Uraian Tugas:
Tulis ulang bagian teks halaman antara "Dalam surat dakwaan" dan "23 Januari 2017.", termasuk kedua batas itu, dengan menukar kata "tanah" menjadi "lahan".
====== Teks Halaman ======
Dalam surat dakwaan JPU disebutkan, sekitar bulan Desember 2016 Gumilang hendak menjual tanah miliknya yang terletak di Dusun Cappore Kelurahan Ardirejo, Kecamatan Panji, Kabupaten Situbondo tetapi ukuran tanah tersebut tidak lurus alias bengkok pada bagian selatan, sehingga sulit untuk di Kavling dan dijual. Kemudian untuk meluruskan ukuran tanah tersebut, Kuncoro mempunyai keinginan untuk membeli sebagian tanah di sebelahnya yang merupakan tanah milik perkumpulan kematian masyarakat Situbondo (PKMS).
Pada bulan Januari 2017, Gumilang mendatangi Onny yang merupakan wakil ketua PKMS, pada saat itu Gumilang menyampaikan keinginannya kepada Onny, selanjutnya Onny menyampikan keinginan Gumilang kepda Ketua PKMS. Setelah terjadi tawar-menawar, kemudian disepakati bahwa tanah PKMS seluas kurang lebih 200 meter seharga Rp 7 juta, sesuai dengan kwitansi pembebasan pada tanggal 23 Januari 2017.
====== Item Hasil Ekstraksi ======
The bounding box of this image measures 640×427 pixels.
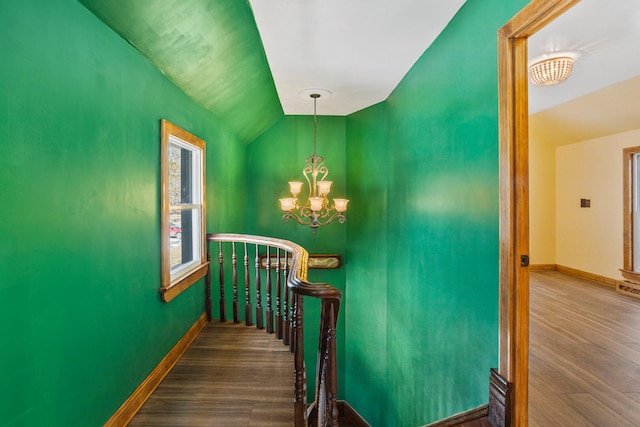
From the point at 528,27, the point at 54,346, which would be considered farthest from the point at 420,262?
======
====== Item Hasil Ekstraksi ======
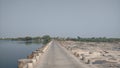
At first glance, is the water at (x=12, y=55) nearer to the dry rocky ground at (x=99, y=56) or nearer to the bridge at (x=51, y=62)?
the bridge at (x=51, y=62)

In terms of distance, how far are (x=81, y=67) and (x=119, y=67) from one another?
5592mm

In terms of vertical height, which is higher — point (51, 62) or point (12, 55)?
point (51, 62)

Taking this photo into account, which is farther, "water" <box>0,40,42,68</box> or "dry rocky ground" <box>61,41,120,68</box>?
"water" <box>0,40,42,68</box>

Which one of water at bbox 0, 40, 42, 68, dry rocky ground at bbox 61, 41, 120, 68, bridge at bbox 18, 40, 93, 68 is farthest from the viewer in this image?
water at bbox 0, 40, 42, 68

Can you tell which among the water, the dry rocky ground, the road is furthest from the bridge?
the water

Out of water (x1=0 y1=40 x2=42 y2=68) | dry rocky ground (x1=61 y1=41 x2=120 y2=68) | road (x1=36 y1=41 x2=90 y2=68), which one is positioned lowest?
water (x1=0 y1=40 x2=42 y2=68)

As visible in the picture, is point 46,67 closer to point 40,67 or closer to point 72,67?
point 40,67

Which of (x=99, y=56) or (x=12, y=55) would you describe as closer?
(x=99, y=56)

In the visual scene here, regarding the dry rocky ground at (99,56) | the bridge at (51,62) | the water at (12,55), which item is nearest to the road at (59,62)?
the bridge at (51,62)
======
====== Item Hasil Ekstraksi ======
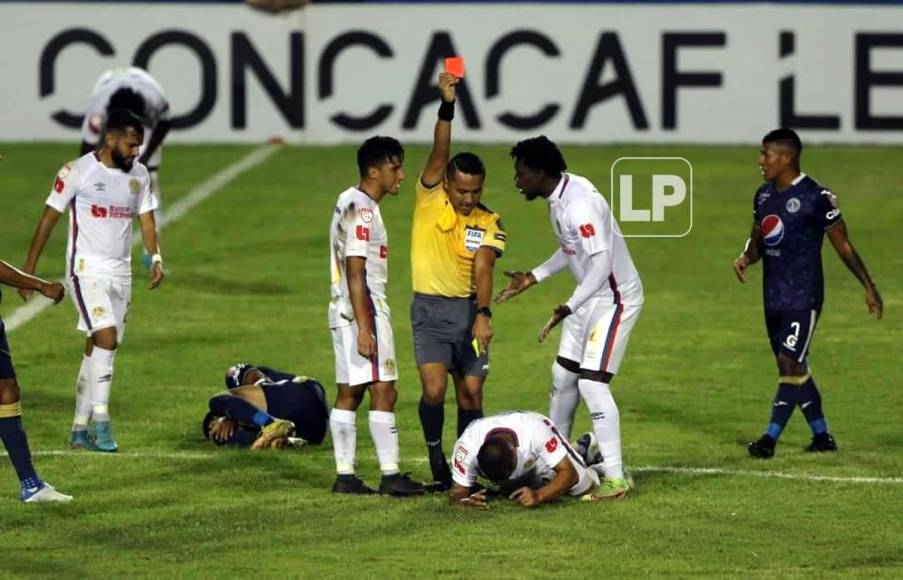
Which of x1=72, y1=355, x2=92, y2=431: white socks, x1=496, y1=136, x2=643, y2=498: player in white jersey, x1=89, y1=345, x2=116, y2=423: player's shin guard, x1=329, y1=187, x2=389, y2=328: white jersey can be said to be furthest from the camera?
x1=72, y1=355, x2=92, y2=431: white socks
======
Soal Terjawab:
Dalam surat dakwaan JPU disebutkan, sekitar bulan Desember 2016 Gumilang hendak menjual lahan miliknya yang terletak di Dusun Cappore Kelurahan Ardirejo, Kecamatan Panji, Kabupaten Situbondo tetapi ukuran lahan tersebut tidak lurus alias bengkok pada bagian selatan, sehingga sulit untuk di Kavling dan dijual. Kemudian untuk meluruskan ukuran lahan tersebut, Kuncoro mempunyai keinginan untuk membeli sebagian lahan di sebelahnya yang merupakan lahan milik perkumpulan kematian masyarakat Situbondo (PKMS).
Pada bulan Januari 2017, Gumilang mendatangi Onny yang merupakan wakil ketua PKMS, pada saat itu Gumilang menyampaikan keinginannya kepada Onny, selanjutnya Onny menyampikan keinginan Gumilang kepda Ketua PKMS. Setelah terjadi tawar-menawar, kemudian disepakati bahwa lahan PKMS seluas kurang lebih 200 meter seharga Rp 7 juta, sesuai dengan kwitansi pembebasan pada tanggal 23 Januari 2017.